When it cost that young(-ish) Catholic convert nothing at all to congratulate me on marrying in 2014, when many of my other Facebook friends were posting congratulations, when it could be spun as an act of magnaminity and tolerance — of charity — by a conservative, anti-gay-marriage Catholic, he posted a note of congratulations. Cheap grace.
But when this position began to have a cost attached to it, when Obergefell gave my marriage legal status after people of faith in my state kicked and screamed for almost a year, holding up legal clarification of my marriage: then, he went on the warpath, and accused me of being the bully and aggressor.
He became the aggrieved party. Because I could now claim a right he had long taken for granted for himself, and wished to deny to me on grounds of Catholic faith, even as he pretended to congratulate me on my marriage.
I'm not exactly sure where I'm going with this commentary, except to say that I agree with Kali Holloway that it's a little too simplistic to say, "Don't feed the trolls," and "Don't read the comments." That approach yields online conversation spaces to trolls, and it plays right into their hands.
What they're seeking is to shut down conversations that move in directions of which they do not approve. We cannot let that happen, if we value these conversation spaces — above all, if we value the conversation space that is the American public square in a pluralistic secular democracy that thrives on open, free discussion which solicits, in particular, the contributions of those the overweening strong love to shut up.
I suppose I'm also pointing you to the particular kind of nastiness — twisted nastiness with a toxic religious fillip — that trolls at religious conversation sites exhibit. I've been tracking one of these folks for some time now, as he pops up at religious sites online discussing gay issues.

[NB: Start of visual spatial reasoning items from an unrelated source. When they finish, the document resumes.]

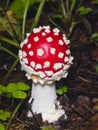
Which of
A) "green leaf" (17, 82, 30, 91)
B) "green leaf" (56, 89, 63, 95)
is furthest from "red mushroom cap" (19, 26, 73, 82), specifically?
"green leaf" (56, 89, 63, 95)

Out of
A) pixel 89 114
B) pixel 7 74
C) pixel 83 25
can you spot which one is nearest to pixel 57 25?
pixel 83 25

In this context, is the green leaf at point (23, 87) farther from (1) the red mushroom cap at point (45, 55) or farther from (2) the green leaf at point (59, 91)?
(2) the green leaf at point (59, 91)

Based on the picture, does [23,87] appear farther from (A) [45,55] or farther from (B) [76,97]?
(B) [76,97]

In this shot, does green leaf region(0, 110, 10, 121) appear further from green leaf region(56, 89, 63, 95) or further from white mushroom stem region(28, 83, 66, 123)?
green leaf region(56, 89, 63, 95)

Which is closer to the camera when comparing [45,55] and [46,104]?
[45,55]

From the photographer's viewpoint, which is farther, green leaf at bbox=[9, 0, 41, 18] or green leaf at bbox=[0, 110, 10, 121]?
green leaf at bbox=[9, 0, 41, 18]

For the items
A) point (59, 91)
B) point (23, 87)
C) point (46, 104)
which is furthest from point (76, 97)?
point (23, 87)

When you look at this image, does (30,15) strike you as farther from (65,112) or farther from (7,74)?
(65,112)
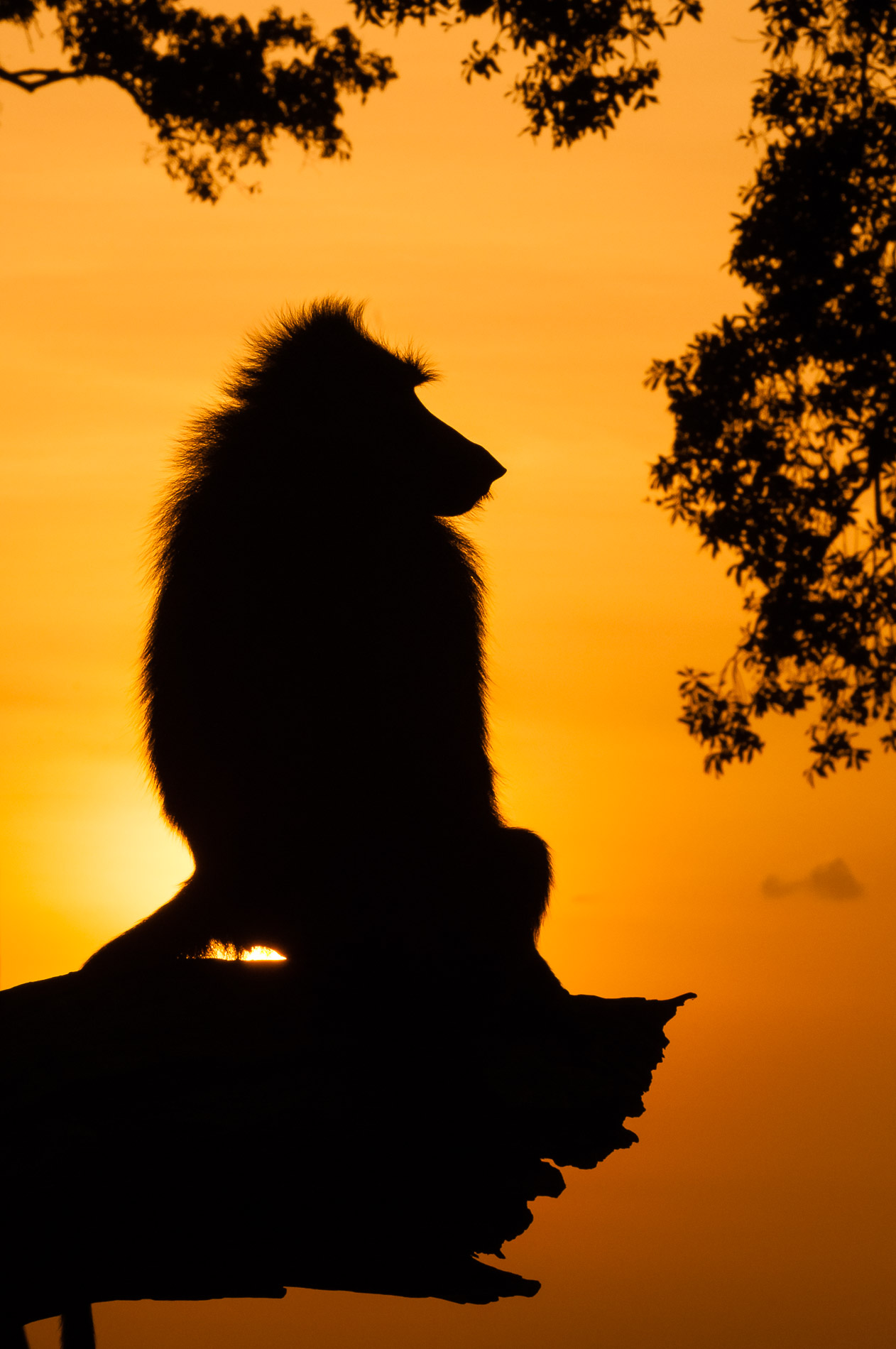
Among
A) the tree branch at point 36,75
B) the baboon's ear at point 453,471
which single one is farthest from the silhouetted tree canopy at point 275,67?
the baboon's ear at point 453,471

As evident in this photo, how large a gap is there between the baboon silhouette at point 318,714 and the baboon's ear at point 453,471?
5cm

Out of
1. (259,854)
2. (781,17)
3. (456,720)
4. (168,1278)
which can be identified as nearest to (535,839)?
(456,720)

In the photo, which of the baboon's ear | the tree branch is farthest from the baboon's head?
the tree branch

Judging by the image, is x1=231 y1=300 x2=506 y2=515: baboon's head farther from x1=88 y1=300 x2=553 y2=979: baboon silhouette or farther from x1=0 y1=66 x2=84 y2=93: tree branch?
x1=0 y1=66 x2=84 y2=93: tree branch

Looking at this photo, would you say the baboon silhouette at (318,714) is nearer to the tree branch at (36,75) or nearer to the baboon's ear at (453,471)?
the baboon's ear at (453,471)

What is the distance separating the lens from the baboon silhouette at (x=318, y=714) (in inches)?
148

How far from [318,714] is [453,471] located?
38.5 inches

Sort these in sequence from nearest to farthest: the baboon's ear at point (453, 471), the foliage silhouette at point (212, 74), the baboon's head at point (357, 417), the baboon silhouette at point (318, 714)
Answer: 1. the baboon silhouette at point (318, 714)
2. the baboon's head at point (357, 417)
3. the baboon's ear at point (453, 471)
4. the foliage silhouette at point (212, 74)

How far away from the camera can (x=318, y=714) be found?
12.6ft

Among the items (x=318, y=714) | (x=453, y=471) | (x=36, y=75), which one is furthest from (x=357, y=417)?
(x=36, y=75)

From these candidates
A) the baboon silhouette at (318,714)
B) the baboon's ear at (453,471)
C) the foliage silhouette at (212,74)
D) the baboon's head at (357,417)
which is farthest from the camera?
the foliage silhouette at (212,74)

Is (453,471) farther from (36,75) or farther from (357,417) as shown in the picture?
(36,75)

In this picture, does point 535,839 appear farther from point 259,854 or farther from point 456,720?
point 259,854

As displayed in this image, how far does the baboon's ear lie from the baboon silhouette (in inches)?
1.8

I have no doubt at all that this is a white male.
His contributions to discussions of gay issues, citing his Christian faith as his warrant, are hate speech pure and simple. He has posted comments about how he smiled when all those LGBTQ folks were massacred at the Pulse nightclub. He has posted statements about how, when Trump wins the White House, he and other Christians will come for us and drive us from the land — will purge it of evil by force.
"We don't like you," he repeatedly says, seeking to magnify his bullying presence by pretending that he stands for all Christians, and that Christian soldiers intent on murdering LGBTQ people in the U.S. are legion. And here's what's remarkable about this hate speech: it's entertained by the religion-based news and blog sites at which he posts.
It's treated as one opinion among other opinions in the marketplace of ideas. None of these religious blog sites or news sites would for a minute entertain this kind of murderous hate speech if it were directed to Jews or African Americans — nor should they do so.
Part of the problem at many online sites is that very same false-equivalency meme that has wrought such destruction in the 2016 election cycle. All viewpoints are not equal. Some speech is toxic, and should not be allowed haven in faith-based conversations. Period. Full stop.
The graphic: yours truly trying out a Krampus mask in the Museo Civico of Bolzano in December 2013.